▶ [SOURCE DATA]
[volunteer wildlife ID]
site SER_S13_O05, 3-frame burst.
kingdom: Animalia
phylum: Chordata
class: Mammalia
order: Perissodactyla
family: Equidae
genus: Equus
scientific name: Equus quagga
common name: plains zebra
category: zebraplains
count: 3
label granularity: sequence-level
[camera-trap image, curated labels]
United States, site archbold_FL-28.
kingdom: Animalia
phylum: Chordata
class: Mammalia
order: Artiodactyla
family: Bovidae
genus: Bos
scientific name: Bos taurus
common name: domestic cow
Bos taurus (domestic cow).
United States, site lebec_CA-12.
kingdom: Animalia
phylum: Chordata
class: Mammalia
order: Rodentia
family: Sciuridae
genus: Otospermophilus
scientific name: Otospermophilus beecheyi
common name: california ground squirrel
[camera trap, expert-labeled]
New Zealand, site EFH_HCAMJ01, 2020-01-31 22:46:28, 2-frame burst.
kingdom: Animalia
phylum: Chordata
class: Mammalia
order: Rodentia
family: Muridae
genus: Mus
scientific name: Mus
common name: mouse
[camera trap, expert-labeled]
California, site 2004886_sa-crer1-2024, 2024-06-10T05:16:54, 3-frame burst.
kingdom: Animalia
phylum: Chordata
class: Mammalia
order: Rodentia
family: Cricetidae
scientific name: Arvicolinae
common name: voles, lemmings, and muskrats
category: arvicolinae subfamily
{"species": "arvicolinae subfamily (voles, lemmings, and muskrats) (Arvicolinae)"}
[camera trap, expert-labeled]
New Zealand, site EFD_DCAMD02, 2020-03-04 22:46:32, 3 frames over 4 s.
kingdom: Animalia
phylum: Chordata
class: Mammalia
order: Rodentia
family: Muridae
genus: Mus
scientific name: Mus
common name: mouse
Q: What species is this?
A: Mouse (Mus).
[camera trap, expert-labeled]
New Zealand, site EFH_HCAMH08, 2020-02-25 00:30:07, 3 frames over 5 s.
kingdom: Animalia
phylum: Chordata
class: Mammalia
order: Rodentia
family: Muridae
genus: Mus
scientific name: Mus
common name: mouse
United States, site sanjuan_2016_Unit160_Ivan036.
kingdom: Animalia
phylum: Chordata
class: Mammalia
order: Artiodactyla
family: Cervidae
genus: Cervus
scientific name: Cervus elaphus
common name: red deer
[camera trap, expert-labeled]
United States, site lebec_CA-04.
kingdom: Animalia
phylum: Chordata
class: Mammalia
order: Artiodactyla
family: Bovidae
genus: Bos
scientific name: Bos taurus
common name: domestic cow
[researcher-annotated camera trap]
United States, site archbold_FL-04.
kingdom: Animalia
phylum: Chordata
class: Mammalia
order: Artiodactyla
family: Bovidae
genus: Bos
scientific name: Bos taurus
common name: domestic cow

▶ [INSTRUCTIONS TO FOLLOW]
Line by line, reproduce the records above exactly.

▶ [COMPLETED TASK]
[volunteer wildlife ID]
site SER_S13_O05, 3-frame burst.
kingdom: Animalia
phylum: Chordata
class: Mammalia
order: Perissodactyla
family: Equidae
genus: Equus
scientific name: Equus quagga
common name: plains zebra
category: zebraplains
count: 3
label granularity: sequence-level
[camera-trap image, curated labels]
United States, site archbold_FL-28.
kingdom: Animalia
phylum: Chordata
class: Mammalia
order: Artiodactyla
family: Bovidae
genus: Bos
scientific name: Bos taurus
common name: domestic cow
Bos taurus (domestic cow).
United States, site lebec_CA-12.
kingdom: Animalia
phylum: Chordata
class: Mammalia
order: Rodentia
family: Sciuridae
genus: Otospermophilus
scientific name: Otospermophilus beecheyi
common name: california ground squirrel
[camera trap, expert-labeled]
New Zealand, site EFH_HCAMJ01, 2020-01-31 22:46:28, 2-frame burst.
kingdom: Animalia
phylum: Chordata
class: Mammalia
order: Rodentia
family: Muridae
genus: Mus
scientific name: Mus
common name: mouse
[camera trap, expert-labeled]
California, site 2004886_sa-crer1-2024, 2024-06-10T05:16:54, 3-frame burst.
kingdom: Animalia
phylum: Chordata
class: Mammalia
order: Rodentia
family: Cricetidae
scientific name: Arvicolinae
common name: voles, lemmings, and muskrats
category: arvicolinae subfamily
{"species": "arvicolinae subfamily (voles, lemmings, and muskrats) (Arvicolinae)"}
[camera trap, expert-labeled]
New Zealand, site EFD_DCAMD02, 2020-03-04 22:46:32, 3 frames over 4 s.
kingdom: Animalia
phylum: Chordata
class: Mammalia
order: Rodentia
family: Muridae
genus: Mus
scientific name: Mus
common name: mouse
Q: What species is this?
A: Mouse (Mus).
[camera trap, expert-labeled]
New Zealand, site EFH_HCAMH08, 2020-02-25 00:30:07, 3 frames over 5 s.
kingdom: Animalia
phylum: Chordata
class: Mammalia
order: Rodentia
family: Muridae
genus: Mus
scientific name: Mus
common name: mouse
United States, site sanjuan_2016_Unit160_Ivan036.
kingdom: Animalia
phylum: Chordata
class: Mammalia
order: Artiodactyla
family: Cervidae
genus: Cervus
scientific name: Cervus elaphus
common name: red deer
[camera trap, expert-labeled]
United States, site lebec_CA-04.
kingdom: Animalia
phylum: Chordata
class: Mammalia
order: Artiodactyla
family: Bovidae
genus: Bos
scientific name: Bos taurus
common name: domestic cow
[researcher-annotated camera trap]
United States, site archbold_FL-04.
kingdom: Animalia
phylum: Chordata
class: Mammalia
order: Artiodactyla
family: Bovidae
genus: Bos
scientific name: Bos taurus
common name: domestic cow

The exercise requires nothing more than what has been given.